Lordosis

Lordosis is defined as an excessive inward curvature of the spine primarily seen in the lower back lumbar region. Lordosis is commonly known as swayback. In cases of Lordosis the lower spine has a deeper than normal curve producing a visible arch or “C” shape appearance of the lower back. Individuals with lordosis appear to be sticking out their stomachs and buttocks.

A healthy spine exhibits a series of normal front to back curves. When viewed from the side these curves give the spine a soft “S” shaped appearance. Each of these curves is designed to manage the load applied to the spine from the weight of the body and to allow the head to balance directly over the pelvis. A small degree of lordotic curvature in the cervical or lumbar areas of the spine is natural.

Lordosis can occur in individuals of any age. It can be caused by a number of contributing factors such as poor posture, family genetics, trauma, obesity, diseases and conditions of the spine, or surgery to the spine. When kyphosis causes an exaggerated curve in the thoracic area of the spine, lordosis may then develop in the lumbar area to compensate for the imbalance. One childhood type of lordosis, known as benign juvenile lordosis, may occur without an identifiable cause.

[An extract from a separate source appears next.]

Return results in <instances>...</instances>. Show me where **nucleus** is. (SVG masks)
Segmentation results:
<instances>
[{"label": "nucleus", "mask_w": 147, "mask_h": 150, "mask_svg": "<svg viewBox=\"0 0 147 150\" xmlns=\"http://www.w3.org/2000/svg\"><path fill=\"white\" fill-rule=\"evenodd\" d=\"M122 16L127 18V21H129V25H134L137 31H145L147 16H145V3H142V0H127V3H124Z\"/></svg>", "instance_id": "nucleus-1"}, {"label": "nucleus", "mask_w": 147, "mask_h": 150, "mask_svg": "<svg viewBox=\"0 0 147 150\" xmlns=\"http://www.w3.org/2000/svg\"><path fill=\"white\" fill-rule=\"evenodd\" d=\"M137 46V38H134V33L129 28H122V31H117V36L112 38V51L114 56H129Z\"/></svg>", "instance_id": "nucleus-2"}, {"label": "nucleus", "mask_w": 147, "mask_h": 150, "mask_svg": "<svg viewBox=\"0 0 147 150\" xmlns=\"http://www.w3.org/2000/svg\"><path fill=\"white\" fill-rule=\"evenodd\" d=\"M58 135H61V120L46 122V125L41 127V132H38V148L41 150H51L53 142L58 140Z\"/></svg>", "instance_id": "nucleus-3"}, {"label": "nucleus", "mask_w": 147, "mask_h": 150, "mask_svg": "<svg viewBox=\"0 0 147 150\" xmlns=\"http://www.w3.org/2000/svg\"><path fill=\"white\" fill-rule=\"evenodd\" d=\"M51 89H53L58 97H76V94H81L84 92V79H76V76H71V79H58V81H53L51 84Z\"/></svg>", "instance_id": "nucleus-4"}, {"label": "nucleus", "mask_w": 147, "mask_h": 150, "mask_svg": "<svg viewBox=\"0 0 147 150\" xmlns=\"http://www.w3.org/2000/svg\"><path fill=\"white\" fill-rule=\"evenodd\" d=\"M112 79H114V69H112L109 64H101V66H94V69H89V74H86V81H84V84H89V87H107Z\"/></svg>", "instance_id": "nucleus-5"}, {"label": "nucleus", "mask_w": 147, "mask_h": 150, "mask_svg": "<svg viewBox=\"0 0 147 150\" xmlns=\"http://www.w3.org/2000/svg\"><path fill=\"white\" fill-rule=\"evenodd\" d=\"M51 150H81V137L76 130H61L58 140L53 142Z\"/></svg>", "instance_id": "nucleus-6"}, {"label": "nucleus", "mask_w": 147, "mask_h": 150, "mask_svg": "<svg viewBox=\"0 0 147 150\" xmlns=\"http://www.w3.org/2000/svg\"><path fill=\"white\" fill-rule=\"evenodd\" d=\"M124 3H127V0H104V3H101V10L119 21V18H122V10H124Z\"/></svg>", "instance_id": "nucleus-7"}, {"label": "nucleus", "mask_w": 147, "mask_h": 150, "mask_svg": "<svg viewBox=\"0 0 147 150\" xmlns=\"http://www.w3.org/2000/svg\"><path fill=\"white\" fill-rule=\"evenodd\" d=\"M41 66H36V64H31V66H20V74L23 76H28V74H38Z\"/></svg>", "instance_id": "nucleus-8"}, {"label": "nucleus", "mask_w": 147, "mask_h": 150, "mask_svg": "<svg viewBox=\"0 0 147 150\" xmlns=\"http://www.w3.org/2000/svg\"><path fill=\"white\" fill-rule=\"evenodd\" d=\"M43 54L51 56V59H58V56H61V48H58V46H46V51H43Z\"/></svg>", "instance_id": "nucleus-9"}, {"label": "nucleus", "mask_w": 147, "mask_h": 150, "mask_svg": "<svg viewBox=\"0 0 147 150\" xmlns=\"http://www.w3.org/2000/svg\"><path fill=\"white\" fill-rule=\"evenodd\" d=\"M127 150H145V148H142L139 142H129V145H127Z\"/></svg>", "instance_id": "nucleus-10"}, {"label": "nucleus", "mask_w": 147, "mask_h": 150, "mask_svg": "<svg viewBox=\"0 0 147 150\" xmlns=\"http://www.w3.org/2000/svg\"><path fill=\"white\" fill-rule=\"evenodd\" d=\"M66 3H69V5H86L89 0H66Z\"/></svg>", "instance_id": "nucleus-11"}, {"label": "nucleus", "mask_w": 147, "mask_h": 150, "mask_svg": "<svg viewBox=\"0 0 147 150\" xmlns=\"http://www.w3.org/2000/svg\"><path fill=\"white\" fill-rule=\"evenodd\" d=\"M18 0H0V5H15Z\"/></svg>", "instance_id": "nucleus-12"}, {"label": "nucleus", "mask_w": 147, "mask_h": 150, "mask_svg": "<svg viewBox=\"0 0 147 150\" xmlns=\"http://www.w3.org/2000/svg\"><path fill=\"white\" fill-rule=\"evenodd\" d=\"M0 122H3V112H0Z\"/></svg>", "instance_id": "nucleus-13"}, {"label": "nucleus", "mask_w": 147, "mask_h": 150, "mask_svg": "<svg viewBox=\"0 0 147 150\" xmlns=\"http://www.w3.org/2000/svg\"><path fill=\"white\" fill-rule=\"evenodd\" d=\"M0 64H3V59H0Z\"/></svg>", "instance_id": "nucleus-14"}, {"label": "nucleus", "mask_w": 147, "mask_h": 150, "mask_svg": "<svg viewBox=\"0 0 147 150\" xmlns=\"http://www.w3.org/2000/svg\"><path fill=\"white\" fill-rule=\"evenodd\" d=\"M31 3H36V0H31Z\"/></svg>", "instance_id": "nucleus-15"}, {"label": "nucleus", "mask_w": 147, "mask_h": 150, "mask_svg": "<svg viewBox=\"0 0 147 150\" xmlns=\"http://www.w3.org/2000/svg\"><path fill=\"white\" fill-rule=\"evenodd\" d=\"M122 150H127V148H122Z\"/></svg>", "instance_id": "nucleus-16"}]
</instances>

In evaluating lordosis the doctor will take a complete medical history and perform a physical examination. Questions will be asked as to when the excessive curve became noticeable, if it has gotten worse over time, and if there is any pain or neurological symptoms. During the physical portion of the examination the doctor will evaluate if the patient’s lordotic curve corrects itself when bending in a forward direction, as well as check spine alignment and range of motion. Additional tests may be recommended if symptoms of pain, tingling, numbness, muscle spasms, weakness, impaired bowel or bladder function are present.

Treatment depends on the severity of curvature and symptoms. Conservative therapy may include medication for pain and inflammation, weight loss, physical therapy to improve core strength and flexibility, or bracing to prevent the curve from worsening. In severe cases with neurological involvement, surgery may be recommended.